The NH₂-terminal, first element of HMG-NLS, is essential for docking of HMGs to the nuclear periphery. Wild-type (wt) recombinant HMG-17 or truncated versions of HMG-17 were added to Xenopus extract preincubated with WGA (see Materials and Methods). The localization of the added proteins was visualized by immunofluorescence (a–d). In a′–d′ corresponding DNA staining is shown. In the presence of WGA, wtHMG-17 and a truncation mutant containing both elements of the NLS dock to the pores as visualized by the ring-like staining around the nucleus (a and b). In contrast, a truncation mutant lacking the first four amino acids (i.e., the fist NLS element) fails to bind to the nuclear pores (c). In the absence of WGA, HMG17 enters the nucleus (d). Bar represents 10 μm.

Figure 7

Active nuclear import of fluorescein-labeled HMG-14 in permeabilized cells. Nuclear import of the protein is facilitated by incubation with egg extract (b) but not by buffer (a). The nuclear import is energy dependent (c) and is inhibited by WGA (d) and by a peptide corresponding to the SV-40-NLS (f).

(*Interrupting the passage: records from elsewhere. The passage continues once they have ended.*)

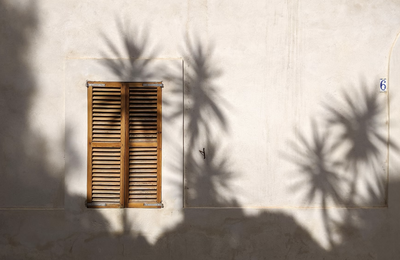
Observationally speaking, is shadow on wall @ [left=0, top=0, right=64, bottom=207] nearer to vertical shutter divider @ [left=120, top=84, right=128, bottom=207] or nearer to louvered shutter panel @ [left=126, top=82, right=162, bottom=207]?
vertical shutter divider @ [left=120, top=84, right=128, bottom=207]

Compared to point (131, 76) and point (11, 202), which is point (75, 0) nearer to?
point (131, 76)

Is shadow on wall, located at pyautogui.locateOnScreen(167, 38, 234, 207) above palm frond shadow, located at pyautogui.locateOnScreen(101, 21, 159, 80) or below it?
below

It is not inhibited by the reverse SV-40-NLS (e). The pictures were taken on a Leica confocal laser scanning microscope. Bar represents 10 μm.

Figure 8

Both elements of HMG-14 are required for nuclear import. The import of various APC constructs (see Materials and Methods) in permeabilized cells was analyzed by fluorescence microscopy. APC conjugated with the entire HMG-14 (a), with a peptide containing both elements of the HMG NLS (b), or with the SV-40 NLS (f), enters the nucleus. In contrast, APC conjugated with only the first HMG-14 NLS element (b), with a peptide whose sequence is the reverse of the two HMG-14 NLS elements (c), or with the nonfunctional, reverse SV-40 NLS, does not enter the nucleus of the permeabilized cells. Bars represent 10 μm.